U.S. spelling bee starts with a new challenge : definitions
REUTERS.COM
Sometimes-nervous contestants in the United States' Scripps National Spelling Bee launched two days of competition on Wednesday, facing the new challenge of not only having to spell obscure words correctly, but also knowing what they mean.
A total of 281 contestants aged 8 to 14 from across the United States and other countries took to the stage for a preliminary spelling round in the spelling bee. The finals are on Thursday night.
For the first time since it began in 1927, the contest is requiring young spellers in preliminary and semifinal rounds to take a computerized vocabulary test. Organizers say it is part of the Bee's commitment to deepening contestants' command of English.
Sixteen spellers were eliminated in a first onstage round, with a second round to come for survivors. They stumbled on such words as "sinecure," a paid job with little work; "weissnichtwo," an imaginary place; and "yannigan," player in an individualized baseball game.
Some spellers were visibly nervous before advancing to the microphone in the packed auditorium, clutching arms to sides, jiggling feet or crossing themselves.
"I felt a little nervous before I got on stage, but once I was on stage I was OK," said Matthew Griffin, a 12-year-old home schooled eighth grader from Bailey, N.C., who correctly spelled "panglossian," or extreme optimism.
"It's pretty cool. I've made a lot of friends," he said.
Owen Duffy, 13, from Fort Johnson Middle School in Charleston, S.C., did not fare as well.
Given "langlauf" to spell, the seventh grader asked chief pronouncer Jacques Bailly for the pronunciation of the German word for cross-country skiing several times.
"Langlauf? Langlauf? Langlauf?" Duffy said slowly. He barely finished spelling it, incorrectly, before his time ran out.
Almost all the contestants asked for the origin of the word, the kind of word and a definition, which is allowed as an aid to spelling. They then wrote it out on the palm of their hands with a fingertip while spelling aloud.
DEFINE THAT
Since 2002, a written or computer spelling test has been a component that, along with onstage spelling, factored in determining which spellers advanced to the semi-finals.
This year, competitors will advance to the semi-finals and finals based on their onstage spelling, as well as computer-based spelling and vocabulary questions.
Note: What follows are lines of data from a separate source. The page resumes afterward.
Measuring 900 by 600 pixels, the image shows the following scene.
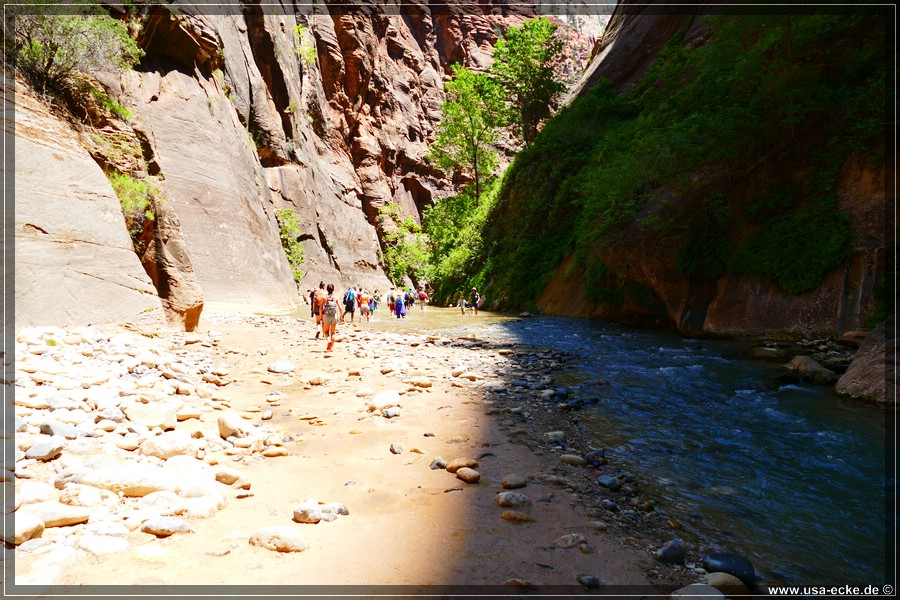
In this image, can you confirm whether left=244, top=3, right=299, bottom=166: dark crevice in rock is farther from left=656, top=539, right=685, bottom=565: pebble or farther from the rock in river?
the rock in river

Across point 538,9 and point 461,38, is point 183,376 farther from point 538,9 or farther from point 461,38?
point 538,9

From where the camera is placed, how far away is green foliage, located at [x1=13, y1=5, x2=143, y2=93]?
8.10 meters

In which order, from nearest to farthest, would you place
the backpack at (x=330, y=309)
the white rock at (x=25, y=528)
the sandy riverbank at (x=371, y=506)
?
the white rock at (x=25, y=528), the sandy riverbank at (x=371, y=506), the backpack at (x=330, y=309)

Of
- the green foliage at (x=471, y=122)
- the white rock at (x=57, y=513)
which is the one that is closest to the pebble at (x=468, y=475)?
the white rock at (x=57, y=513)

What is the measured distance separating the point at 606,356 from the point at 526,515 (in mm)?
7296

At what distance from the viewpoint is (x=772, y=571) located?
9.16 feet

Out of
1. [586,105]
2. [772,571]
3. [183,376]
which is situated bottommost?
[772,571]

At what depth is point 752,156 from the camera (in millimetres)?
11289

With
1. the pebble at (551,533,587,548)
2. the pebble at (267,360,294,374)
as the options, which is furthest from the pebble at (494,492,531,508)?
the pebble at (267,360,294,374)

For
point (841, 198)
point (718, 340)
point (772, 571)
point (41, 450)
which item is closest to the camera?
point (772, 571)

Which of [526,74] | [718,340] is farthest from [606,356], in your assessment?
[526,74]

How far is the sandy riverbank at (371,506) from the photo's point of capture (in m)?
2.37

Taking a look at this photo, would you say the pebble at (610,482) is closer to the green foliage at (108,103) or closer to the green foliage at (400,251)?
the green foliage at (108,103)

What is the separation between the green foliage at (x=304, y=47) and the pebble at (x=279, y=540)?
42725 millimetres
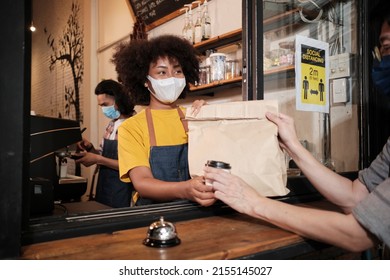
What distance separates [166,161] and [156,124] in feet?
0.66

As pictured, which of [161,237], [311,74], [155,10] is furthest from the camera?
[155,10]

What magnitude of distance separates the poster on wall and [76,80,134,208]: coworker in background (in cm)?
137

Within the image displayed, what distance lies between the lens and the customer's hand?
1.05 meters

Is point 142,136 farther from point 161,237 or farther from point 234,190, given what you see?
point 161,237

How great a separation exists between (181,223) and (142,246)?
0.26 metres

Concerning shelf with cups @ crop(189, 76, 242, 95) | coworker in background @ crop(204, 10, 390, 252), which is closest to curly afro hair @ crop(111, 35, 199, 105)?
shelf with cups @ crop(189, 76, 242, 95)

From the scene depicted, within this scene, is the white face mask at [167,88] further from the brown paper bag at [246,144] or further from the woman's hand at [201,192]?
the woman's hand at [201,192]

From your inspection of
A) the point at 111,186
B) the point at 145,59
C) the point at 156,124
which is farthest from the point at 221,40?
the point at 111,186

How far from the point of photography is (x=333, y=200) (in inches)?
52.5

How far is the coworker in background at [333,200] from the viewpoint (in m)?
0.86

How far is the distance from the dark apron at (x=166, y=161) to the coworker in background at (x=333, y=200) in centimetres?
53

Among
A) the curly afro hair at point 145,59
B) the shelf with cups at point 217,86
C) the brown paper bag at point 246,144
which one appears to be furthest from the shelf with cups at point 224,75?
the brown paper bag at point 246,144
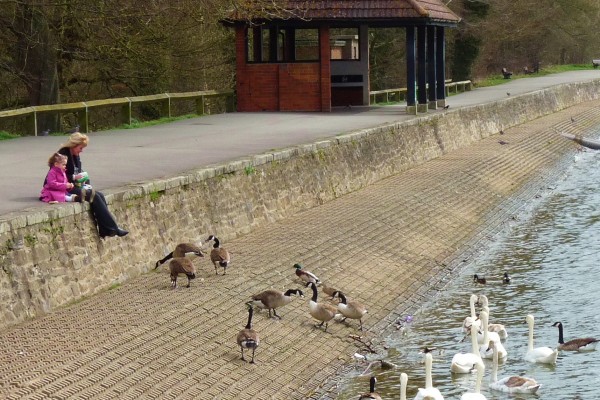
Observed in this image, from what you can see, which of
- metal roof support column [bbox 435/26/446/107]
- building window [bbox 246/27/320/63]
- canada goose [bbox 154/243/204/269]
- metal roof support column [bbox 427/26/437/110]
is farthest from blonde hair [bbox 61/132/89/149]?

Vocabulary evaluation will count for half of a speller's overall score.
Contestants said the multiple-choice test taken on Tuesday was fairly easy for them. Amber Born, 14, a home-schooled eighth grader from Marblehead, Massachusetts, said after the first round of spelling that it "was good, it was fun."
Standing next to Born, Katherine Wang, an 11-year-old sixth grader from the Qooco School in Beijing, called it "nerve-wracking."
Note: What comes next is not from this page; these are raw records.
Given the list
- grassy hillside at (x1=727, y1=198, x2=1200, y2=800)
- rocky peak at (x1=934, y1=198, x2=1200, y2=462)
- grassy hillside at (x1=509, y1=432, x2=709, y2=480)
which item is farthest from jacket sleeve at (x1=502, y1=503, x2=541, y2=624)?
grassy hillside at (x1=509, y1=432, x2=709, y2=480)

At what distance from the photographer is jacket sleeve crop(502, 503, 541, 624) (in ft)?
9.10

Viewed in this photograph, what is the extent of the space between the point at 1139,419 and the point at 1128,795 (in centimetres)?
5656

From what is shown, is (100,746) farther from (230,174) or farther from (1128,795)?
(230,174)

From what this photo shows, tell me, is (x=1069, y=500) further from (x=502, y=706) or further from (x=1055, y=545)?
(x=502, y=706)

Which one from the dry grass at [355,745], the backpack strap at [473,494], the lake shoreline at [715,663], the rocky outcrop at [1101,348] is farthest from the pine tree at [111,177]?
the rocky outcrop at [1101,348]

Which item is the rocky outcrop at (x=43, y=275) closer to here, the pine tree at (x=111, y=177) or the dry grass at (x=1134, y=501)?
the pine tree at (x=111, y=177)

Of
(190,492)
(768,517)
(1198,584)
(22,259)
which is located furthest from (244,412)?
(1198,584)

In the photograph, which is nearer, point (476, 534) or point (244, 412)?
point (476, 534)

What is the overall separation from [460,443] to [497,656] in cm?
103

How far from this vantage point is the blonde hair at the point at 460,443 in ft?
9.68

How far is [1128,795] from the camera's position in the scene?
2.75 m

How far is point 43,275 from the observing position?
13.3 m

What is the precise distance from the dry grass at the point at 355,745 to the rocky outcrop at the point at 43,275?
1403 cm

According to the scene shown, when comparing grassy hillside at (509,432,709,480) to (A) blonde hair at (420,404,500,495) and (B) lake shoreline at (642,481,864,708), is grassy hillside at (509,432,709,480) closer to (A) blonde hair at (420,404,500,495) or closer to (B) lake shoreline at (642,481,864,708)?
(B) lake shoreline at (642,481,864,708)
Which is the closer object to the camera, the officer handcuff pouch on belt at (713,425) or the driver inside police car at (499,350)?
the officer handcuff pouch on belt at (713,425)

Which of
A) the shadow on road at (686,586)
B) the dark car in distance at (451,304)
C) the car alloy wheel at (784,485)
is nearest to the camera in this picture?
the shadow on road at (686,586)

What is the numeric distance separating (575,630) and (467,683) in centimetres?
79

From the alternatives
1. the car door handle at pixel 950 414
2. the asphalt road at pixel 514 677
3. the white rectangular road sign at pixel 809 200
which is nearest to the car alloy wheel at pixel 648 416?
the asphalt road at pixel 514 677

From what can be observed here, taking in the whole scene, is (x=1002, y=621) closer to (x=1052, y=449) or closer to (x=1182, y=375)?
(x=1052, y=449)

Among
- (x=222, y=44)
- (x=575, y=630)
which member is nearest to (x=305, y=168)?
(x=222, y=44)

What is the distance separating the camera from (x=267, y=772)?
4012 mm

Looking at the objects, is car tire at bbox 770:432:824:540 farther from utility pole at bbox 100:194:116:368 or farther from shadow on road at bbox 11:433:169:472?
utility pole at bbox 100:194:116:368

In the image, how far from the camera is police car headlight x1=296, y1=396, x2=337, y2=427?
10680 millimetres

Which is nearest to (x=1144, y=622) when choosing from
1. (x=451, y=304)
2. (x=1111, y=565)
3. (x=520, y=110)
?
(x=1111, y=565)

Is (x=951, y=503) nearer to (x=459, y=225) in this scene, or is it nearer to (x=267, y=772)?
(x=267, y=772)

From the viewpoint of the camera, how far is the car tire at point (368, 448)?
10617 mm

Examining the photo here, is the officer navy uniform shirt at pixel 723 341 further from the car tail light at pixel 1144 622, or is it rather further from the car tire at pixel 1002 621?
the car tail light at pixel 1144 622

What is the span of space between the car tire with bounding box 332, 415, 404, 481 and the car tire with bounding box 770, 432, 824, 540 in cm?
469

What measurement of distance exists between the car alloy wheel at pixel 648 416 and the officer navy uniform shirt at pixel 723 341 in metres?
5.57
"It was multiple choice, so you could narrow it down," Born said. She and Wang had met at last year's contest and stayed in touch through e-mail.
Griffin said the test was "a little hard. I knew how to spell the words but now having to know them makes the challenge a little harder."
Paige Kimble, the Bee's executive director who won the competition in 1981, told a news conference the decision to add the vocabulary test had come after about a year and a half of discussion.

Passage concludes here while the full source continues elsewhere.